(DEPRECATED) Apache Flink User Mailing List archive.

Frequent Full GC's in case of FSStateBackend

Classic

List

Threaded

7 messages Options

Vinay Patil

Frequent Full GC's in case of FSStateBackend

Hi,

I am doing performance test for my pipeline keeping FSStateBackend, I have observed frequent Full GC's after processing 20M records.

When I did memory analysis using MAT, it showed that the many objects maintained by Flink state are live.

Flink keeps the state in memory even after checkpointing , when does this state gets removed / GC. (I am using window operator in which the DTO comes as input)

Also why does Flink keep the state in memory after checkpointing ?

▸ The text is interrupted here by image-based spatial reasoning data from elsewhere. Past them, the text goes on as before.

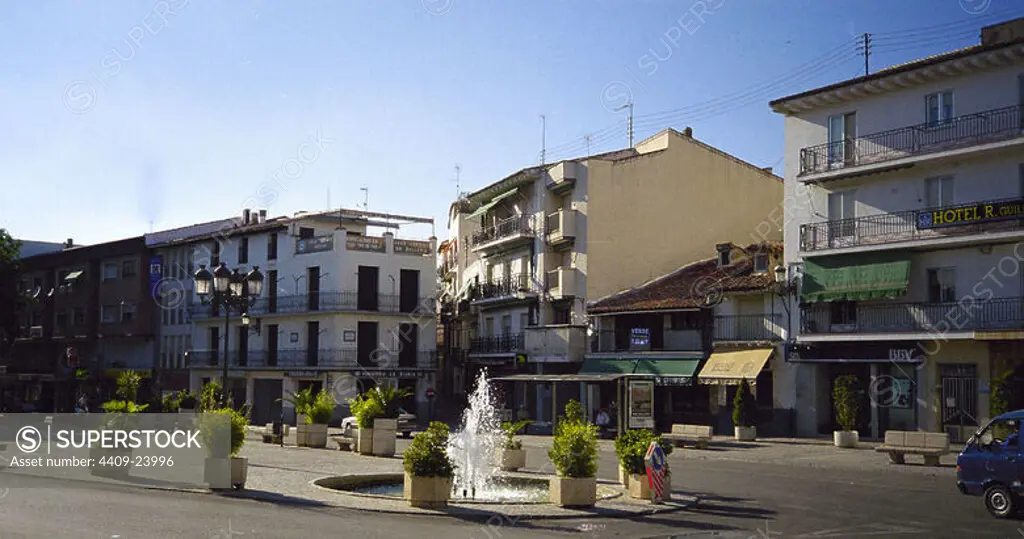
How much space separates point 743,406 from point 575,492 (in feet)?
72.1

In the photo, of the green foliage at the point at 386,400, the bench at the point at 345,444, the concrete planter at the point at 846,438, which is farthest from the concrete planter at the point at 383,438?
the concrete planter at the point at 846,438

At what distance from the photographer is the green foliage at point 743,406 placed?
39.2 metres

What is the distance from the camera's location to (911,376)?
1435 inches

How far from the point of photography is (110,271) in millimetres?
74375

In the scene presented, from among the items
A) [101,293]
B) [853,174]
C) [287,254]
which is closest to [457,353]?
[287,254]

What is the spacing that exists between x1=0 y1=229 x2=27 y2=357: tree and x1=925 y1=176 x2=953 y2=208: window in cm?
5463

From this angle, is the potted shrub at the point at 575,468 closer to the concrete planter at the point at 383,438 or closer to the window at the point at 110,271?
the concrete planter at the point at 383,438

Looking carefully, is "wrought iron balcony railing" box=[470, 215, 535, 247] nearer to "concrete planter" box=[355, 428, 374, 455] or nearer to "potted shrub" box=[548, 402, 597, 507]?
"concrete planter" box=[355, 428, 374, 455]

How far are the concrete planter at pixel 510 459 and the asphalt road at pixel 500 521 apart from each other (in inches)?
216

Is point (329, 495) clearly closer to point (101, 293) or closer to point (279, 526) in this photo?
point (279, 526)

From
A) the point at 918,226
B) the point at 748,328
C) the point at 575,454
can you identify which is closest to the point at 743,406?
the point at 748,328

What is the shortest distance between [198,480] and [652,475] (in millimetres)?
9852

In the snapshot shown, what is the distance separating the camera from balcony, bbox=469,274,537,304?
178 ft

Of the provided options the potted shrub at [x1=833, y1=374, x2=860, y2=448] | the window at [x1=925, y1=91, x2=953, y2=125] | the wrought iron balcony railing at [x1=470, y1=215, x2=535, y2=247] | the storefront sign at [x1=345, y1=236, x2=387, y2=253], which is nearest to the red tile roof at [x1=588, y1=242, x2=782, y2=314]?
the potted shrub at [x1=833, y1=374, x2=860, y2=448]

P.S Using RocksDB is not causing Full GC at all.

Regards,

Vinay Patil

Stefan Richter

Re: Frequent Full GC's in case of FSStateBackend

Hi,

FSStateBackend operates completely on-heap and only snapshots for checkpoints go against the file system. This is why the backend is typically faster for small states, but can become problematic for larger states. If your state exceeds a certain size, you should strongly consider to use RocksDB as backend. In particular, RocksDB also offers asynchronous snapshots which is very valuable to keep stream processing running for large state. RocksDB works on native memory/disk, so there is no GC to observe. For cases in which your state fits in memory but GC is a problem you could try using the G1 garbage collector which offers better performance for the FSStateBackend than the default.

Best,

Stefan

Am 10.02.2017 um 11:16 schrieb Vinay Patil <[hidden email]>:

Hi,

I am doing performance test for my pipeline keeping FSStateBackend, I have observed frequent Full GC's after processing 20M records.

When I did memory analysis using MAT, it showed that the many objects maintained by Flink state are live.

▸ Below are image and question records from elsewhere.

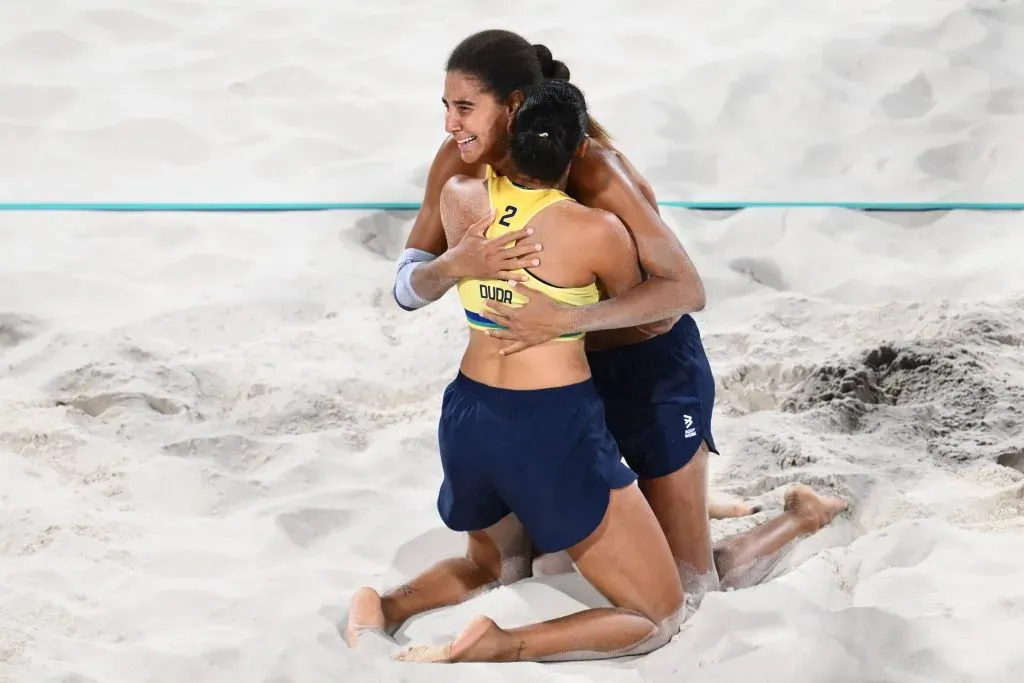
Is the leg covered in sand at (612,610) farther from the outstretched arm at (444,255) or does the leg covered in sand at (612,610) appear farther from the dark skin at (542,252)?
the outstretched arm at (444,255)

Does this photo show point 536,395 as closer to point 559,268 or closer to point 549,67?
point 559,268

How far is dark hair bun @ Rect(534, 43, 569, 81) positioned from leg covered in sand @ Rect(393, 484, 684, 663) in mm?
770

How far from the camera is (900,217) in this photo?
448 cm

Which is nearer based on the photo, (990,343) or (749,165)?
(990,343)

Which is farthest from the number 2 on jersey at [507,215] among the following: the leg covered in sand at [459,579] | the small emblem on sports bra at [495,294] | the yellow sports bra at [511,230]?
the leg covered in sand at [459,579]

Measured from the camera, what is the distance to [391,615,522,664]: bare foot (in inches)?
83.2

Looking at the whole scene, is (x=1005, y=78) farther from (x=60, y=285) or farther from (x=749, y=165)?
(x=60, y=285)

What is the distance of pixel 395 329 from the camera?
3727mm

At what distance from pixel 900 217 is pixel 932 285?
1.98 ft

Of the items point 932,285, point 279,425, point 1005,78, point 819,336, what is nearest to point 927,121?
point 1005,78

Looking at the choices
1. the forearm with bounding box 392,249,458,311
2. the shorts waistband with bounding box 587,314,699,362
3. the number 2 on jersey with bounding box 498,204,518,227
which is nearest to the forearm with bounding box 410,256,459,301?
the forearm with bounding box 392,249,458,311

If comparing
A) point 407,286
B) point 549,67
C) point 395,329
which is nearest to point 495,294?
A: point 407,286

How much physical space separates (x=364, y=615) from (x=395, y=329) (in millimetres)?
1543

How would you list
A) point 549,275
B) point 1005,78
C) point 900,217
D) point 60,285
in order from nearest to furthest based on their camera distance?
point 549,275 → point 60,285 → point 900,217 → point 1005,78
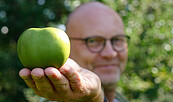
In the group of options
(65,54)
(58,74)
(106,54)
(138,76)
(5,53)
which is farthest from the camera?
(138,76)

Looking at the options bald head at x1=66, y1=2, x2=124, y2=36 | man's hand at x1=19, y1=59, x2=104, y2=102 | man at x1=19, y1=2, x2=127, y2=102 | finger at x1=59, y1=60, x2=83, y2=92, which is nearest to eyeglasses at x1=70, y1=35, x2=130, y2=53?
man at x1=19, y1=2, x2=127, y2=102

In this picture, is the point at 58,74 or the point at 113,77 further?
the point at 113,77

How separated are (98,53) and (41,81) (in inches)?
53.6

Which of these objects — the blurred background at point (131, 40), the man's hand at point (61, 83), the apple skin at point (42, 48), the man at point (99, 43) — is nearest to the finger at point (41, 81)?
the man's hand at point (61, 83)

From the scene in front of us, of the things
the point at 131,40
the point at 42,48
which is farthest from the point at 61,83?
the point at 131,40

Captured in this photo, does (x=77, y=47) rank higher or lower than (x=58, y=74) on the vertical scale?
lower

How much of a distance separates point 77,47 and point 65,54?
119cm

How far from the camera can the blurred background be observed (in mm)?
3566

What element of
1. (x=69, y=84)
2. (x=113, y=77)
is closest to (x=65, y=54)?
(x=69, y=84)

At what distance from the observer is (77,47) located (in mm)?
2387

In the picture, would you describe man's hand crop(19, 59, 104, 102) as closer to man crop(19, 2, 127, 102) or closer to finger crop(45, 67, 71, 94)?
finger crop(45, 67, 71, 94)

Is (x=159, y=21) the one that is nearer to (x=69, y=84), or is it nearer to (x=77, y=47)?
(x=77, y=47)

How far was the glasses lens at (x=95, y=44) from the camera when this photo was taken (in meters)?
2.32

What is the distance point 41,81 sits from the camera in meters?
1.00
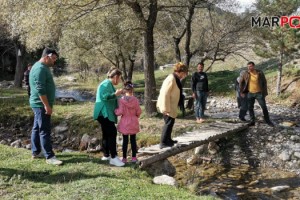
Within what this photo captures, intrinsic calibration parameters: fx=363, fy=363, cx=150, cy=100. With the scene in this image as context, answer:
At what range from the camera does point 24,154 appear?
9.36 meters

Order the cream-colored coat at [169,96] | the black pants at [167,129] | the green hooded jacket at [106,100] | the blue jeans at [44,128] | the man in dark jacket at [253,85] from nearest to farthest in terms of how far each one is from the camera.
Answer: the blue jeans at [44,128]
the green hooded jacket at [106,100]
the cream-colored coat at [169,96]
the black pants at [167,129]
the man in dark jacket at [253,85]

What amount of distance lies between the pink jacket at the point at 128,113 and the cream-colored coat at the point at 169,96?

Flink keeps the state in memory even after checkpointing , when does this state gets removed / GC. (I am using window operator in which the DTO comes as input)

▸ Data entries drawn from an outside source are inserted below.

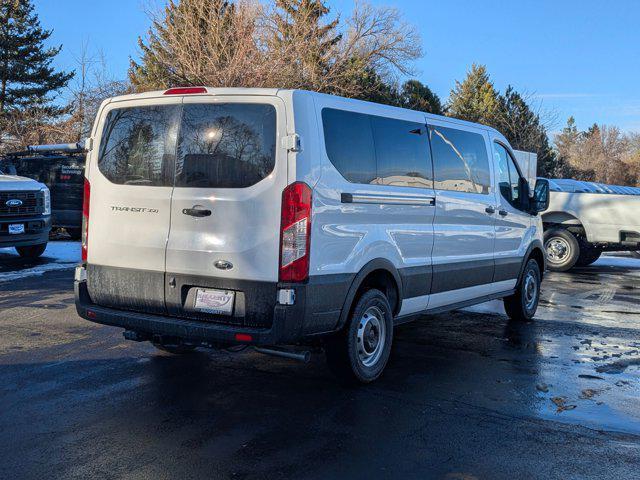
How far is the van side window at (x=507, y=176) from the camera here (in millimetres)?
7312

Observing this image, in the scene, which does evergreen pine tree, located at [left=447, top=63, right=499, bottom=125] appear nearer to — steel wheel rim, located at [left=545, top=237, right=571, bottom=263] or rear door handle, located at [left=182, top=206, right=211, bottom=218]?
steel wheel rim, located at [left=545, top=237, right=571, bottom=263]

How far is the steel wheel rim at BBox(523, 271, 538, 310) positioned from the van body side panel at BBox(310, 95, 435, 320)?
2.65 meters

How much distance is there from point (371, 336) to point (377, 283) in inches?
17.6

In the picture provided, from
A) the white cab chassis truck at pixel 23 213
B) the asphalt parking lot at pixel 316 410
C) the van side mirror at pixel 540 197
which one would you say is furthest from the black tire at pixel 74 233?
the van side mirror at pixel 540 197

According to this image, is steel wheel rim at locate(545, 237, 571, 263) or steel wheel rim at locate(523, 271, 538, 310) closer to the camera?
steel wheel rim at locate(523, 271, 538, 310)

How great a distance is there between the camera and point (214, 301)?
461 cm

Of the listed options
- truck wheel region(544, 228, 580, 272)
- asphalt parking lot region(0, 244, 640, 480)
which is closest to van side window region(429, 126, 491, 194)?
asphalt parking lot region(0, 244, 640, 480)

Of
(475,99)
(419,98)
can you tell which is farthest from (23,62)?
(475,99)

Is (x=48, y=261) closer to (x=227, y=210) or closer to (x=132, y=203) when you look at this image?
(x=132, y=203)

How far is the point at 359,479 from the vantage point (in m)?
3.57

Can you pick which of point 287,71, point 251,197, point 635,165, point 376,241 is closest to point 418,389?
point 376,241

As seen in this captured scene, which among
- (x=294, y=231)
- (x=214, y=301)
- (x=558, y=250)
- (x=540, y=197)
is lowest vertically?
(x=558, y=250)

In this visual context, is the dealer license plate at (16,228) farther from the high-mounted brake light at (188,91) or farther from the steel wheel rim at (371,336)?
the steel wheel rim at (371,336)

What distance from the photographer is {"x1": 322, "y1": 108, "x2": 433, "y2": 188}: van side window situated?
484 cm
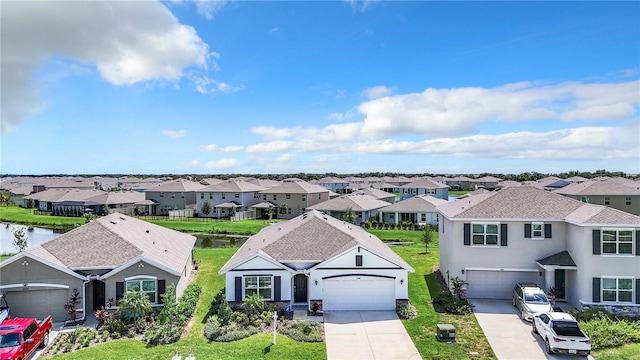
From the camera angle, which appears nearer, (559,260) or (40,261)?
(40,261)

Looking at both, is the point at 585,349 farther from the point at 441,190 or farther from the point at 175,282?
the point at 441,190

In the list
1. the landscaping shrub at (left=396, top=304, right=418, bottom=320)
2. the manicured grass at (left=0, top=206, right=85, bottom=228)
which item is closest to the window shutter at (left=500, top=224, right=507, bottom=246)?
the landscaping shrub at (left=396, top=304, right=418, bottom=320)

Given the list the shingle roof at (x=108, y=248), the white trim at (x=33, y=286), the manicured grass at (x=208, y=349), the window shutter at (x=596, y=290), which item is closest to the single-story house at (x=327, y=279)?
the manicured grass at (x=208, y=349)

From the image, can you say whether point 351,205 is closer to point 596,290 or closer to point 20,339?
point 596,290

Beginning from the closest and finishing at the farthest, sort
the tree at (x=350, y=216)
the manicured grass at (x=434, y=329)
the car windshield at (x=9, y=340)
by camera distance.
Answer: the car windshield at (x=9, y=340), the manicured grass at (x=434, y=329), the tree at (x=350, y=216)

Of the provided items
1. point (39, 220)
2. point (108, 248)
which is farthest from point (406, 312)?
point (39, 220)

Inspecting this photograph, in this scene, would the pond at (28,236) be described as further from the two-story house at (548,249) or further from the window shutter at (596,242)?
the window shutter at (596,242)
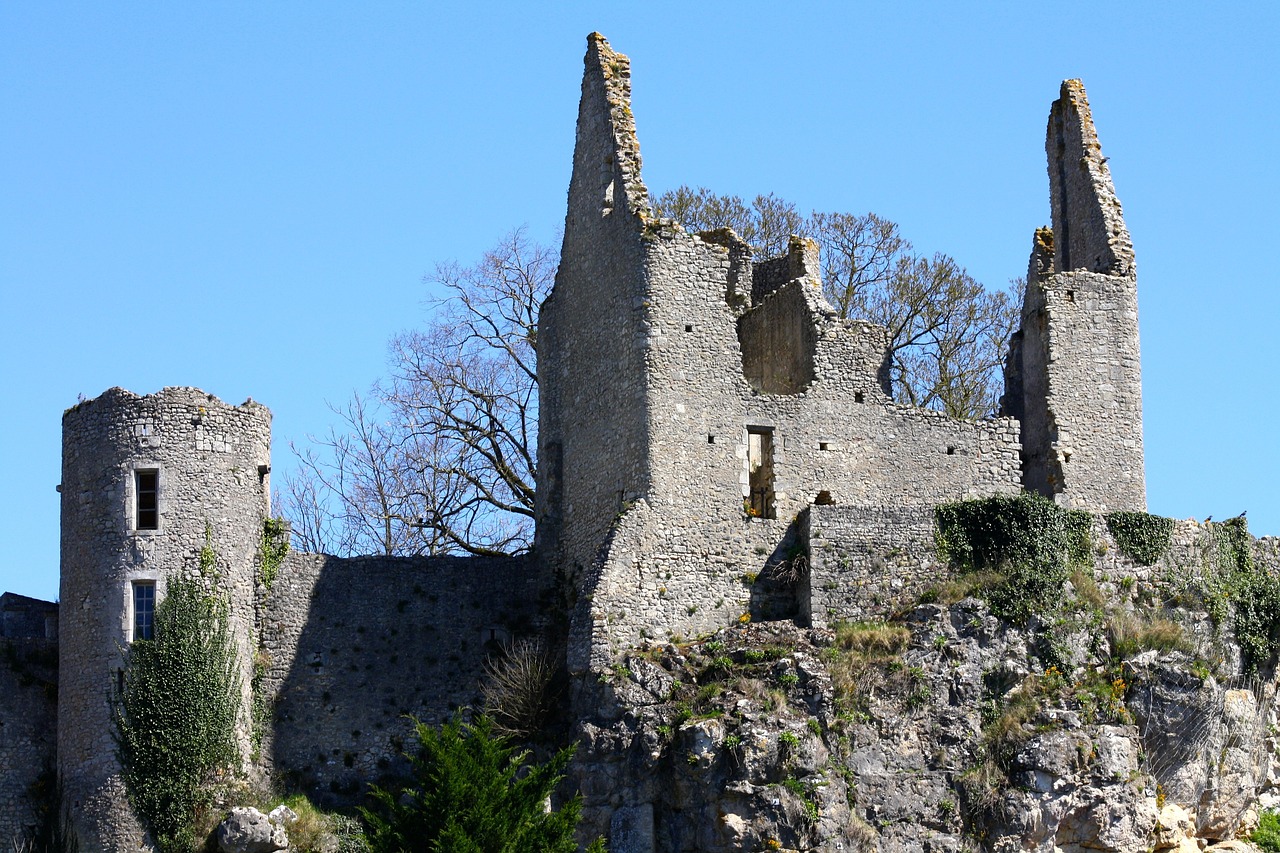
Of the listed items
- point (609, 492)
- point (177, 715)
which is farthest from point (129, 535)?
point (609, 492)

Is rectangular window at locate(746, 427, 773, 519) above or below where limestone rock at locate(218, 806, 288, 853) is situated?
above

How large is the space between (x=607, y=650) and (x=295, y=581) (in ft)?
17.7

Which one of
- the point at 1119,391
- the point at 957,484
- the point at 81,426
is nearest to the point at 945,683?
the point at 957,484

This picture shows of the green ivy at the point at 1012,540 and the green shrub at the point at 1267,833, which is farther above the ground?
the green ivy at the point at 1012,540

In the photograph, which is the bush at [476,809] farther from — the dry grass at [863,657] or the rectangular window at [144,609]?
the rectangular window at [144,609]

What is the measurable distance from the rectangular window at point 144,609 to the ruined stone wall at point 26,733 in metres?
2.26

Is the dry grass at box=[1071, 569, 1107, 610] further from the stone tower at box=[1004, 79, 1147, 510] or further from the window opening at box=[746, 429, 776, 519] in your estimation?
the window opening at box=[746, 429, 776, 519]

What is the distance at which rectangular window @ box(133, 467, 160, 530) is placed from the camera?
37219 mm

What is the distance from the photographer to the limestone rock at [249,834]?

Also why does Flink keep the state in memory after checkpointing ?

P.S Using RocksDB is not causing Full GC at all.

Regards,
Vinay Patil

Vinay Patil

Re: Frequent Full GC's in case of FSStateBackend

Hi Stephan,

Thank you for the clarification.
Yes with RocksDB I don't see Full GC happening, also I am using Flink 1.2.0 version and I have set the statebackend in flink-conf.yaml file to rocksdb, so by default does this do asynchronous checkpointing or I have to specify it at the job level ?

Regards,

Vinay Patil

On Fri, Feb 10, 2017 at 4:16 PM, Stefan Richter [via Apache Flink User Mailing List archive.] <[hidden email]> wrote:

Hi,

FSStateBackend operates completely on-heap and only snapshots for checkpoints go against the file system. This is why the backend is typically faster for small states, but can become problematic for larger states. If your state exceeds a certain size, you should strongly consider to use RocksDB as backend. In particular, RocksDB also offers asynchronous snapshots which is very valuable to keep stream processing running for large state. RocksDB works on native memory/disk, so there is no GC to observe. For cases in which your state fits in memory but GC is a problem you could try using the G1 garbage collector which offers better performance for the FSStateBackend than the default.

Best,
Stefan

Am 10.02.2017 um 11:16 schrieb Vinay Patil <[hidden email]>:

Hi,

I am doing performance test for my pipeline keeping FSStateBackend, I have observed frequent Full GC's after processing 20M records.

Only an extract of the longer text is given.